(WHAT THE TASK REQUIRES): In the article about the Elkhorn Ranch Unit, how far do visitors walk from the gravel parking lot to reach the site, and along what?

(EXTRACT TO READ):
------------------------------------------------------------

I’ve written a two-part series about winter camping at the Elkhorn Ranch Unit of Theodore Roosevelt National Park for Dakota Country magazine. Here’s the first part.
The Elkhorn Ranch Unit of Theodore Roosevelt National Park is a tiny 218-acre island in a vast million acre sea of Bad Lands, broken prairies, scoria roads, cattle ranches and oil development. The fact that even this tiny parcel alongside the Little Missouri River, where Teddy Roosevelt once lived and ranched, remains intact is testament to both the foresightedness of some long-ago National Park Service employees and to our greatest naturalist president of the United States.
I’ve written about the threats to the Elkhorn Ranch here before. I’ve written how the Boone and Crockett Club, 10 years ago, led a national fundraising effort to purchase the ranch across the river from the actual Roosevelt cabin site and donate it to the U. S. Forest Service to protect it from development. But there was a time, when the actual idea of Theodore Roosevelt National Park was conceived and proposed to Congress for inclusion in the National Parks system, that the place Roosevelt lived almost was not included as part of the National Park.
When the Park’s champion, North Dakota Congressman William Lemke, wrote the original bill to create a national park in the North Dakota Bad Lands, he left the Elkhorn Ranch Unit out of the bill. He felt the best chance of getting a National Park was to focus on the scenic value of the Bad Lands, not the historical aspect of Roosevelt’s time here.
But when it came time to put the bill to a vote in 1947, creating Theodore Roosevelt National Memorial Park, Lemke added the Elkhorn Ranch back into the bill, actually making it the centerpiece of the park, which would be located on a new parkway to be built through the Bad Lands, connecting the North and South Units of the park.
In fact, the Park Service’s first master plan for the site included a full-blown living history site with reproductions of all the buildings of Roosevelt’s day, a working herd of longhorn cattle and blacksmith demonstrations, with nearby developments including a motel, service station, restaurants, saddle horse livery and a 200-site campground. Good grief!
Well, by the time the park achieved full National Park status in 1978, cooler heads prevailed, and Theodore Roosevelt National Park’s Elkhorn Ranch Unit remains a primitive site, so primitive that you have to get out of your car in a gravel parking lot and walk a half mile along the Little Missouri River to get to it.
While oil development moves closer and closer to the border of the 218-acre protected site, it remains a place of solace to visitors who enjoy the sound of the wind in the cottonwoods, the call of the Sprague’s Pipits high overhead and the ripple of the Little Missouri River as it drifts lazily by.
Thanks to the work of the Boone and Crockett Club and its conservation allies, and a generous Silicon Valley conservation buyer (and former North Dakotan), the site has good neighbors. The Forest Service owns land on three sides of the site, and the conservation buyer bought the remaining acreage across the river with a pledge to preserve it as a working cattle ranch.

------------------------------------------------------------

(INFORMATION SUPPLIED):
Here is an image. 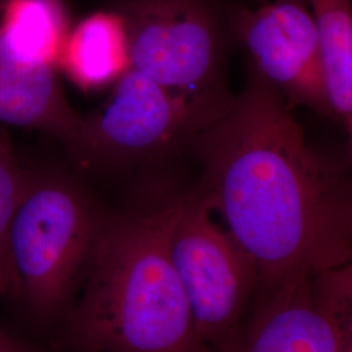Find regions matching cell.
Segmentation results:
<instances>
[{
  "label": "cell",
  "instance_id": "cell-3",
  "mask_svg": "<svg viewBox=\"0 0 352 352\" xmlns=\"http://www.w3.org/2000/svg\"><path fill=\"white\" fill-rule=\"evenodd\" d=\"M109 212L62 173L32 174L1 247L8 287L36 322L71 311Z\"/></svg>",
  "mask_w": 352,
  "mask_h": 352
},
{
  "label": "cell",
  "instance_id": "cell-6",
  "mask_svg": "<svg viewBox=\"0 0 352 352\" xmlns=\"http://www.w3.org/2000/svg\"><path fill=\"white\" fill-rule=\"evenodd\" d=\"M119 13L129 68L180 96L226 93L219 76V24L205 0H126Z\"/></svg>",
  "mask_w": 352,
  "mask_h": 352
},
{
  "label": "cell",
  "instance_id": "cell-5",
  "mask_svg": "<svg viewBox=\"0 0 352 352\" xmlns=\"http://www.w3.org/2000/svg\"><path fill=\"white\" fill-rule=\"evenodd\" d=\"M167 250L204 349L222 350L260 289L254 265L196 189L173 200Z\"/></svg>",
  "mask_w": 352,
  "mask_h": 352
},
{
  "label": "cell",
  "instance_id": "cell-14",
  "mask_svg": "<svg viewBox=\"0 0 352 352\" xmlns=\"http://www.w3.org/2000/svg\"><path fill=\"white\" fill-rule=\"evenodd\" d=\"M14 158L8 142L0 136V254L6 232L30 180Z\"/></svg>",
  "mask_w": 352,
  "mask_h": 352
},
{
  "label": "cell",
  "instance_id": "cell-9",
  "mask_svg": "<svg viewBox=\"0 0 352 352\" xmlns=\"http://www.w3.org/2000/svg\"><path fill=\"white\" fill-rule=\"evenodd\" d=\"M81 120L55 67L16 49L0 33V122L45 132L69 146Z\"/></svg>",
  "mask_w": 352,
  "mask_h": 352
},
{
  "label": "cell",
  "instance_id": "cell-13",
  "mask_svg": "<svg viewBox=\"0 0 352 352\" xmlns=\"http://www.w3.org/2000/svg\"><path fill=\"white\" fill-rule=\"evenodd\" d=\"M312 300L336 330L343 347L352 352V265L329 267L309 274Z\"/></svg>",
  "mask_w": 352,
  "mask_h": 352
},
{
  "label": "cell",
  "instance_id": "cell-10",
  "mask_svg": "<svg viewBox=\"0 0 352 352\" xmlns=\"http://www.w3.org/2000/svg\"><path fill=\"white\" fill-rule=\"evenodd\" d=\"M67 76L81 90L113 85L129 68L126 24L119 12L93 13L69 30L59 59Z\"/></svg>",
  "mask_w": 352,
  "mask_h": 352
},
{
  "label": "cell",
  "instance_id": "cell-15",
  "mask_svg": "<svg viewBox=\"0 0 352 352\" xmlns=\"http://www.w3.org/2000/svg\"><path fill=\"white\" fill-rule=\"evenodd\" d=\"M0 352H46L28 340L0 330Z\"/></svg>",
  "mask_w": 352,
  "mask_h": 352
},
{
  "label": "cell",
  "instance_id": "cell-11",
  "mask_svg": "<svg viewBox=\"0 0 352 352\" xmlns=\"http://www.w3.org/2000/svg\"><path fill=\"white\" fill-rule=\"evenodd\" d=\"M305 3L321 38L333 119L351 135V0H305Z\"/></svg>",
  "mask_w": 352,
  "mask_h": 352
},
{
  "label": "cell",
  "instance_id": "cell-8",
  "mask_svg": "<svg viewBox=\"0 0 352 352\" xmlns=\"http://www.w3.org/2000/svg\"><path fill=\"white\" fill-rule=\"evenodd\" d=\"M218 352H349L318 312L309 273H298L261 295L254 315Z\"/></svg>",
  "mask_w": 352,
  "mask_h": 352
},
{
  "label": "cell",
  "instance_id": "cell-4",
  "mask_svg": "<svg viewBox=\"0 0 352 352\" xmlns=\"http://www.w3.org/2000/svg\"><path fill=\"white\" fill-rule=\"evenodd\" d=\"M228 91L204 97L171 93L128 68L101 106L82 118L68 146L84 168L126 167L187 149L189 140L226 113Z\"/></svg>",
  "mask_w": 352,
  "mask_h": 352
},
{
  "label": "cell",
  "instance_id": "cell-2",
  "mask_svg": "<svg viewBox=\"0 0 352 352\" xmlns=\"http://www.w3.org/2000/svg\"><path fill=\"white\" fill-rule=\"evenodd\" d=\"M173 200L109 213L55 343L74 352H206L167 250Z\"/></svg>",
  "mask_w": 352,
  "mask_h": 352
},
{
  "label": "cell",
  "instance_id": "cell-1",
  "mask_svg": "<svg viewBox=\"0 0 352 352\" xmlns=\"http://www.w3.org/2000/svg\"><path fill=\"white\" fill-rule=\"evenodd\" d=\"M292 110L250 71L226 113L187 145L204 171L196 190L254 265L261 295L351 263L347 164L315 151Z\"/></svg>",
  "mask_w": 352,
  "mask_h": 352
},
{
  "label": "cell",
  "instance_id": "cell-12",
  "mask_svg": "<svg viewBox=\"0 0 352 352\" xmlns=\"http://www.w3.org/2000/svg\"><path fill=\"white\" fill-rule=\"evenodd\" d=\"M0 33L26 55L58 67L69 33L63 0H0Z\"/></svg>",
  "mask_w": 352,
  "mask_h": 352
},
{
  "label": "cell",
  "instance_id": "cell-7",
  "mask_svg": "<svg viewBox=\"0 0 352 352\" xmlns=\"http://www.w3.org/2000/svg\"><path fill=\"white\" fill-rule=\"evenodd\" d=\"M231 29L248 54L250 71L289 107L304 106L333 119L321 38L305 0L239 8Z\"/></svg>",
  "mask_w": 352,
  "mask_h": 352
},
{
  "label": "cell",
  "instance_id": "cell-16",
  "mask_svg": "<svg viewBox=\"0 0 352 352\" xmlns=\"http://www.w3.org/2000/svg\"><path fill=\"white\" fill-rule=\"evenodd\" d=\"M7 287H8V278H7V272H6L3 257L0 254V295L7 292Z\"/></svg>",
  "mask_w": 352,
  "mask_h": 352
}]
</instances>
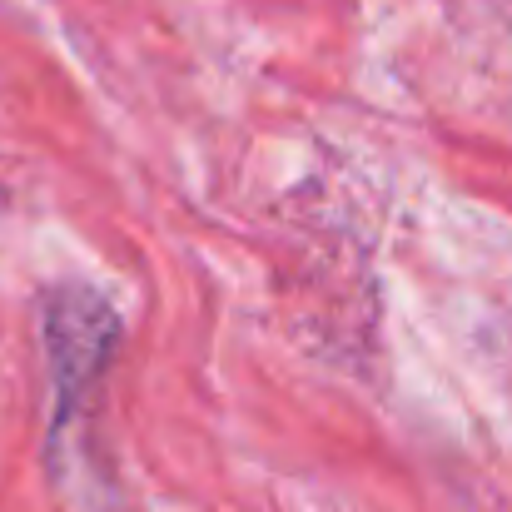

------------------------------------------------------------

(TASK RESPONSE): They walk a half mile along the Little Missouri River.